Silvera knows what he is writing about, as everything in the book written has a purpose in some way or the other. It almost felt as if this was more of a personal story than a fictional novel. But the beauty of Adam Silvera’s writing is that all of the books he wrote have that edge, that feeling of something unfeigned. Nevertheless, reading this book felt as though Silvera knew what grief is, how horrible homophobia can be, how teenagers are, well, just teenagers, and so much more.

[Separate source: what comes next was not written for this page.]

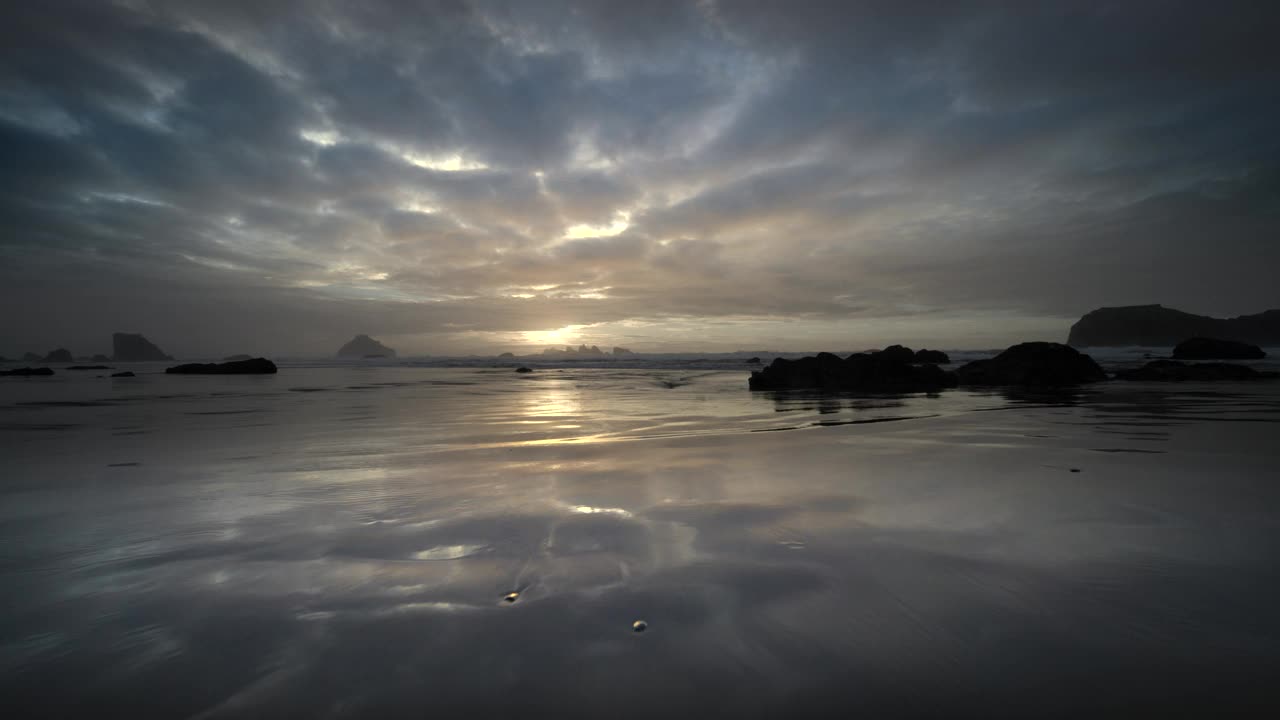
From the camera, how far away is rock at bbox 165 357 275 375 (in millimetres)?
29281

After Theo’s (Griffin’s best friend and first love) unfortunate death in a drowning accident, Griffin finds himself helpless and feels he’s the reason behind it. Trying to come to terms with Theo’s death, Jackson, Theo’s boyfriend from California, arrives. Griffin finds himself torn between hating Jackson and knowing he is the only one who understands him. Pushing away his old common friend with Theo, Wade, who also has a lot on his plate, these three boys try to deal with the unfortunate incident. But they are all burdened with secrets of their own, most of all Griffin. Shifting between different times and telling the history Theo shares with Griffin, this book is a full package of awkward firsts to mutual breakups and manipulative relationships, without any of them being unrealistic!
This story has the most unfiltered form of LGBT representation, from gay couples to bisexual boys (YES! Bisexual boys, we don’t get to see those enough!). But it’s not all rainbows and cupcakes, as we can see the horrible hatred that LGBT community gets. However,at the same time we see supportive parents and friends! The representation for me is quite positive and reveals the problems that LGBT couples go through in general.
The writing of the characters really capture the true essence of being a teenager and have depth. As someone who read this book when I was 17, I can say for sure that Griffin’s awesome Harry Potter/Star Wars references, his quirky humor, his love for songs, and universe really made him a true geeky teenager. But don’t think for a second that the book is all “sappy” romance, there is a huge plot twist and multiple life lessons waiting for you amongst its pages.
After reading this book you will be left with an emptiness, you’ll grieve over the loss of something you never even had. But I still recommend this book to you, all of you, no matter what your age, gender or sexuality is. You’ll absolutely fall in love with this book and all the characters. You might hate Griffin, or you might sympathize with him. It all depends on you and your perspective on life and relationships but one is for sure: this book is a masterpiece and will appeal to you in some way or the other.